Six years later, with Britain barrelling towards Brexit, it is difficult to say whether the Gurkha issue will feature in Cabinet discussions. No matter who leads the government, the core decision depends on the Civil Service Commission, according to Tekendra Dewan, president of British Gurkha Welfare Society. “At the end of the day, it’s the civil service that is behind all the decision-making processes,” he said.
Brexit could also have far-reaching consequences for the families of Gurkhas who have settled in the United Kingdom since decades. While some veterans believe that Brexit could actually make it easier for the siblings of former Gurkhas to receive residential visas, recent cases say otherwise.

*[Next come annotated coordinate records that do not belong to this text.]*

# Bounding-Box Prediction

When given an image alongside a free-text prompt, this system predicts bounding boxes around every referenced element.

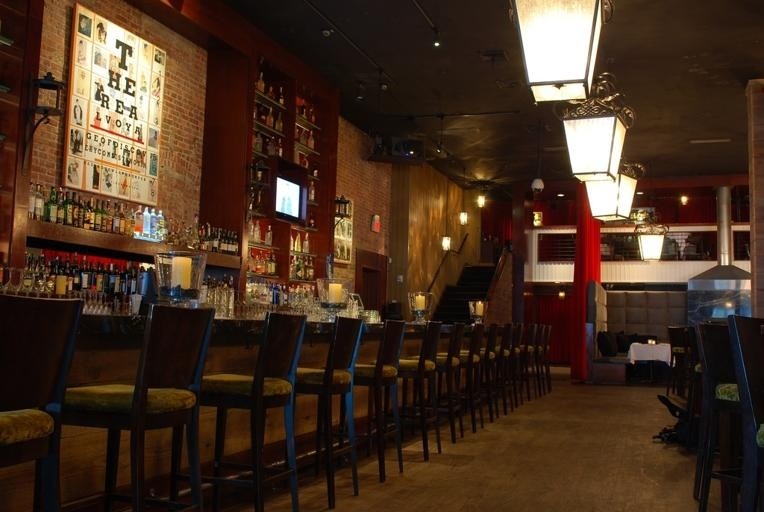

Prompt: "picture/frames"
[61,2,166,207]
[334,194,353,264]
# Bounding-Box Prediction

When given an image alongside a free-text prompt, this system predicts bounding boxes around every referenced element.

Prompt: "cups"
[11,268,24,295]
[24,272,35,297]
[122,296,132,316]
[317,277,352,321]
[408,291,433,325]
[114,296,122,316]
[80,291,112,315]
[35,276,46,298]
[0,268,12,295]
[469,300,488,326]
[132,295,143,314]
[46,278,56,298]
[154,249,206,307]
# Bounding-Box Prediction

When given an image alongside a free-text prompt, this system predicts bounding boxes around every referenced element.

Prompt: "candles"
[475,300,483,315]
[329,283,342,302]
[171,256,192,289]
[415,294,425,309]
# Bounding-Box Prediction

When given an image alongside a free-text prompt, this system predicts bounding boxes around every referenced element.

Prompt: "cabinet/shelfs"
[0,0,45,284]
[28,217,242,269]
[199,53,338,316]
[0,320,504,512]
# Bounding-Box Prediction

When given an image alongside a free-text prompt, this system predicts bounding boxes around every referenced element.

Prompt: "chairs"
[495,323,524,408]
[667,325,691,395]
[402,323,465,443]
[525,323,536,402]
[170,311,307,512]
[693,321,740,512]
[537,323,545,396]
[250,315,365,510]
[544,324,552,394]
[437,324,486,433]
[315,319,409,483]
[367,321,444,462]
[62,303,216,512]
[480,323,514,416]
[455,324,499,423]
[0,295,86,512]
[728,316,764,511]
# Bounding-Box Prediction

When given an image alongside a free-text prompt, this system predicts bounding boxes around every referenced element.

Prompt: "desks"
[627,343,676,368]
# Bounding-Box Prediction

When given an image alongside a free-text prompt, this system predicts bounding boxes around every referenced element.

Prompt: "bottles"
[256,72,265,93]
[48,187,59,223]
[249,186,264,212]
[297,101,317,124]
[124,210,131,234]
[266,107,273,128]
[63,192,73,226]
[277,138,283,158]
[134,205,143,237]
[74,256,82,290]
[291,235,294,251]
[273,284,280,305]
[309,217,315,228]
[113,203,120,233]
[0,253,9,291]
[66,258,73,293]
[28,182,34,219]
[201,272,235,287]
[72,192,78,227]
[280,285,284,304]
[282,285,289,303]
[78,196,83,228]
[254,221,261,243]
[308,181,314,202]
[199,225,239,256]
[119,203,125,235]
[248,248,267,275]
[56,192,64,223]
[290,256,315,280]
[130,208,136,236]
[248,281,272,303]
[249,220,254,241]
[107,200,113,233]
[143,207,150,238]
[303,233,309,252]
[84,200,91,229]
[271,252,278,276]
[156,210,165,239]
[140,266,145,271]
[279,87,284,105]
[251,160,265,181]
[286,285,315,305]
[256,133,276,157]
[275,111,282,131]
[148,267,154,272]
[265,254,272,276]
[265,225,272,247]
[101,200,107,232]
[151,208,157,238]
[25,255,64,275]
[90,198,95,230]
[82,260,137,294]
[294,233,302,251]
[35,184,45,220]
[267,87,274,98]
[308,130,314,150]
[95,199,101,231]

Last week, a senior immigration tribunal judge overturned a previous ruling which would have allowed the daughter of a former Gurkha, who served in the British Army for 15 years, to live in Britain with him. The decision, according to the Telegraph, said judges had made mistakes in the case by failing to properly address the question of whether the daughter was financially dependent on her father, who now lives in London. The daughter had applied to come to the UK with her father and her younger brother. While her brother’s application was granted, hers was refused because she was married.
But not everything depends on the British government, some veterans say. The Nepal government should also take up the issue with the new British administration.
“How the Nepal government will take up the issue with British authorities actually matters,” said Narendra Kangmang Rai, who has written a book on Gurkha veterans. “I do not think that a change in guard in the UK will make much difference in our case.”
On July 16, a joint struggle committee of Gurkha veterans led by Krishna Bahadur Rai had met with the leaders of major political parties as well as Foreign Minister Pradeep Gyawali, seeking their assistance at the parliamentary level.“We met the foreign minister, top leaders from the ruling party and the main opposition party to ask them to raise their voices in Parliament and in the government,” said SB Ghising, spokesperson of the Gurkhas Joint Satyagraha Struggle Committee. “The foreign minister had promised us that he would write to the British government once the new government is installed in London.”